Zeller also stated that the agency was willing to work with manufacturers. The FDA has said it could allow some smaller manufacturers to submit a “deficient” PMTA and keep marketing products until the necessary data is collected. He said the FDA would accept several justifications for such applications, such as the Covid-19 pandemic and a limited amount of lab space for testing. “Although we expect high quality and complete applications to come in by Sept. 9, if we do find deficiencies, it is likely [the] FDA will issue a deficiency letter with a 90-day deadline for companies to respond,” Zeller wrote.

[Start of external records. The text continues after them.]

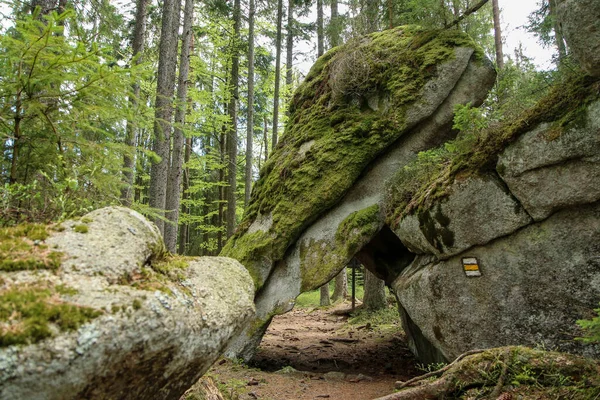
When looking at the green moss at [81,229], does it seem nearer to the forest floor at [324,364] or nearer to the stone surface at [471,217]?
the forest floor at [324,364]

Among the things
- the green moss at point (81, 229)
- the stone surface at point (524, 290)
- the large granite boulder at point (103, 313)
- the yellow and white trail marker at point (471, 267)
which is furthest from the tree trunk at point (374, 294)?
the green moss at point (81, 229)

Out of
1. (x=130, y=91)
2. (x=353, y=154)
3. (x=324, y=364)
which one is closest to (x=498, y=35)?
(x=353, y=154)

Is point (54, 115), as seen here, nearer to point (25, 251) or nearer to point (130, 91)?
point (130, 91)

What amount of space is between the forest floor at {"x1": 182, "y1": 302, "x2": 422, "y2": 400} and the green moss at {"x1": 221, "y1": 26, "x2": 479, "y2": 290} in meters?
1.89

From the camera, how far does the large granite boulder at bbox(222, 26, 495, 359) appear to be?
7539 millimetres

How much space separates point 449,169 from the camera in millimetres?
5762

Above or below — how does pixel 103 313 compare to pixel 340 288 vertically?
above

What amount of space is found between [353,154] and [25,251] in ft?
20.9

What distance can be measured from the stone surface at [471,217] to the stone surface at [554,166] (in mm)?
183

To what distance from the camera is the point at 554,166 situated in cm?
457

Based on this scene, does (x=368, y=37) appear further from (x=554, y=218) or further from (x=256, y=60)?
(x=256, y=60)

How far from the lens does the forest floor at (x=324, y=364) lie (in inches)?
238

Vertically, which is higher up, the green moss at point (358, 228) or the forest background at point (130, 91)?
the forest background at point (130, 91)

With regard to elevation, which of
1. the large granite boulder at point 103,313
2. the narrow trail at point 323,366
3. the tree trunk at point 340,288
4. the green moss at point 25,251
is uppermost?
the green moss at point 25,251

Orion Saith, with Smoque Vapours Electronic Cigarettes in Chicago, says that her store had already destroyed most of their disposable products because of Chicago’s ban on flavored vapor products. The company is still selling mix-in flavors for e-liquids and has its own line of e-juices as well. “We haven’t taken any juices off the shelves yet. We have our own juice line, and those PMTAs were submitted to the FDA, so we are doing OK for now,” said Saith.
Finding hardware, however, has been extremely challenging. Saith says that knowing what products are legal to sell while PMTA submissions go through the process is getting more difficult by the day. “It is very difficult. We have been getting whatever we can that is still in stock from wholesalers who say that the devices are legal,” she said. “It involves a lot of trust. We have been asking to see submission letters from the FDA too. What’s concerning is that as some of these large major brands leave shelves, the consumers are the ones who suffer. If you can’t get a quality device, you probably end up going back to cigarettes. That’s just a horrible thing to force on someone.”
The FDA has been sending notices to companies selling illegal products. In late April, the FDA issued 10 warning letters to retailers and manufacturers who were selling, manufacturing or importing unauthorized ENDS products that “were clearly targeting use, or likely to promote the use, of these products by young people.” The agency sent three more notices on Sept. 9, the same day PMTAs were due. Zeller said the agency will continue to send warnings.
“All told, since our compliance and enforcement program began in 2010, we have completed over 1.2 million retailer inspections. This has resulted in over 97,000 warning letters, over 11,000 of which were for illegal products,” said Zeller. Many experts predicted the vapor industry would come to end after the PMTA deadline. For now, at least, it will continue.